Work order:
Please say whether each statement below agrees with the text on VA hospital staffing, answering yes or no and quoting the text's deciding words.
(a) The Minneapolis VA added 12 nurses in response to COVID-19.
(b) VA headquarters has set national testing requirements.
(c) The Minneapolis facilities have been hit as hard as New York and New Jersey.

Page excerpt:
VA hospitals across the country have relied on a combination of volunteers and re-assigned hospital workers since they started screening all veterans and visitors in March.
Administrators at the Minneapolis VA Health Care System notified staff of screening reassignments less than a week before department leadership in Washington announced its plan to return to pre-coronavirus work.
The Minneapolis facilities have not been hit as hard as some metropolitan areas like New York and New Jersey. But emergency measures remain in place to handle about 50 current active cases, according to case records.
Barbara Galle, a Minneapolis VA ICU nurse and AFGE regional vice president, was concerned hospital managers were moving too recklessly even as more patients recover.
“They’re already starting and they’re already making huge mistakes,” Galle said. “To reopen and be short staffed when we were short staffed to begin with it creates the potential for error.”
COVID-19 patients at her hospital have been isolated in a special ward. Hospital administrators assigned nurses with intensive care unit training to work as front door screeners which has left nurses like Galle concerned about short staffing.
VA hospital administrators in Minneapolis have added 12 nurses, 7 facility assistants and 21 student trainees in response to COVID-19, according to Public Affairs Officer Brad Doboszenski.
“When it comes to staffing, the Minneapolis VA Health Care System has adequate staff to meet its current and future demand,” Doboszenski said.
Other centers have staffed up as well with the VA waiving certain rules to re-hire retired physicians, nurses, pharmacists and lab technicians more quickly.
Still, government health care workers across the country continue to demand “universal testing,” broad grants of paid leave and hazard pay for those on the front lines.
“Hazard pay is to compensate employees when risks cannot be reasonably mitigated and employees cannot be safely protected, and that is the opposite of the current environment at VA,” said Press Secretary Christina Noel, a top aid in the national office.
The Veterans Health Administration has struggled, along with public and private hospitals across the country, to acquire enough protective equipment for its health centers. VHA chief Richard Stone acknowledged the shortage in an interview with The Washington Post last month.
The country has also faced shortages of materials required for COVID-19 tests with new shipments arriving just in the past week. Federal emergency managers have said there are no plans to ensure everyone in the country can receive a test as they continue to urge caution on the viability of supply chains.
Galle, the nurse and union officer, said hospital staff in Minneapolis who show symptoms can get a test. But VA headquarters has not mandated national testing requirements.

(Collected data)
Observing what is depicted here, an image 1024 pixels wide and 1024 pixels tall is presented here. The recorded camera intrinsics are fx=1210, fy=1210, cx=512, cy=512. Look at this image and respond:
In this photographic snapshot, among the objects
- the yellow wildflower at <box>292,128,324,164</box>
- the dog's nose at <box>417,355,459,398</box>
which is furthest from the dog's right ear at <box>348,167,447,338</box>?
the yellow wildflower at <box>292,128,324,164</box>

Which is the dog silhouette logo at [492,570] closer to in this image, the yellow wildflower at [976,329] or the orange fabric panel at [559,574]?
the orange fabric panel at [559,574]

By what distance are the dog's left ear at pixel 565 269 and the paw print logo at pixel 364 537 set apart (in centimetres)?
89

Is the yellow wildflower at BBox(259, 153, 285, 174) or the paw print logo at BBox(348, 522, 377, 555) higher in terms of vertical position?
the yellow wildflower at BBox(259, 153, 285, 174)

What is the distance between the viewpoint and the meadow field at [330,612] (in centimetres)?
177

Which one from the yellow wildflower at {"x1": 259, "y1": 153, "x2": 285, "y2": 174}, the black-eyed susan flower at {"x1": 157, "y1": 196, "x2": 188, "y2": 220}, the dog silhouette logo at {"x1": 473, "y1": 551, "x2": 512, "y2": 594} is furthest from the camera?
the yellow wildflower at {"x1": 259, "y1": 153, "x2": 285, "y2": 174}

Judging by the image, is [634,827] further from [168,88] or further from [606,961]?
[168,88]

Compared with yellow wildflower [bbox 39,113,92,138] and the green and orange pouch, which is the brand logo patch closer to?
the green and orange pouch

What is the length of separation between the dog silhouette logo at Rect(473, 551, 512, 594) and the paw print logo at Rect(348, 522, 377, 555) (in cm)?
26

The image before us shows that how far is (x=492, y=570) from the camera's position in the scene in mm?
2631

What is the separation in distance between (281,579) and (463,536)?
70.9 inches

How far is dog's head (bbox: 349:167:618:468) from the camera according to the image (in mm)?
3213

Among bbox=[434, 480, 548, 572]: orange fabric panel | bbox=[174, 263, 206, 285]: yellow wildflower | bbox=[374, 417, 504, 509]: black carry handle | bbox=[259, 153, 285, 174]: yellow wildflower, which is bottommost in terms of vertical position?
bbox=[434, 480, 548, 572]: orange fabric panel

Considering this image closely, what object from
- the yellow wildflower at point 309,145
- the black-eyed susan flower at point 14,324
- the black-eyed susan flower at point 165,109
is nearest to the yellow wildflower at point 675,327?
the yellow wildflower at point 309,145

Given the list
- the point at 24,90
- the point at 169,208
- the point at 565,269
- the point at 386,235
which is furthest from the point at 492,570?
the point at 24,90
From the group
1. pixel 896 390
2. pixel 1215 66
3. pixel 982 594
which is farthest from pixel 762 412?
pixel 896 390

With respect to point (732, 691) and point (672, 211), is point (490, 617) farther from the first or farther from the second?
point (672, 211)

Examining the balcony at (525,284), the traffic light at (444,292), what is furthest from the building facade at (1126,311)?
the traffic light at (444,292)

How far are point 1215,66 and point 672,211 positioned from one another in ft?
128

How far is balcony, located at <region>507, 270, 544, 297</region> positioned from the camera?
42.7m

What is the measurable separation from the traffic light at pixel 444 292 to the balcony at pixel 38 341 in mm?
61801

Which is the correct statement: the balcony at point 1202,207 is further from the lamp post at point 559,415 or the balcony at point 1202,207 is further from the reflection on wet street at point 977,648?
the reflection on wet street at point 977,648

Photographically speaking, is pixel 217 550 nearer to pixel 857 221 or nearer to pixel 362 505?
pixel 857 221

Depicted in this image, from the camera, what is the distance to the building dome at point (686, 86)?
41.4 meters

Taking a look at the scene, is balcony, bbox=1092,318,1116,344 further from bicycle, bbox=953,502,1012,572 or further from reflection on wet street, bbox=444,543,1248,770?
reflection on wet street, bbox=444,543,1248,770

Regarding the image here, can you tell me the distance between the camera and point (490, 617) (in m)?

Written reply:
(a) Yes: "VA hospital administrators in Minneapolis have added 12 nurses, 7 facility assistants and 21 student trainees in response to COVID-19"
(b) No: "But VA headquarters has not mandated national testing requirements."
(c) No: "The Minneapolis facilities have not been hit as hard as some metropolitan areas like New York and New Jersey."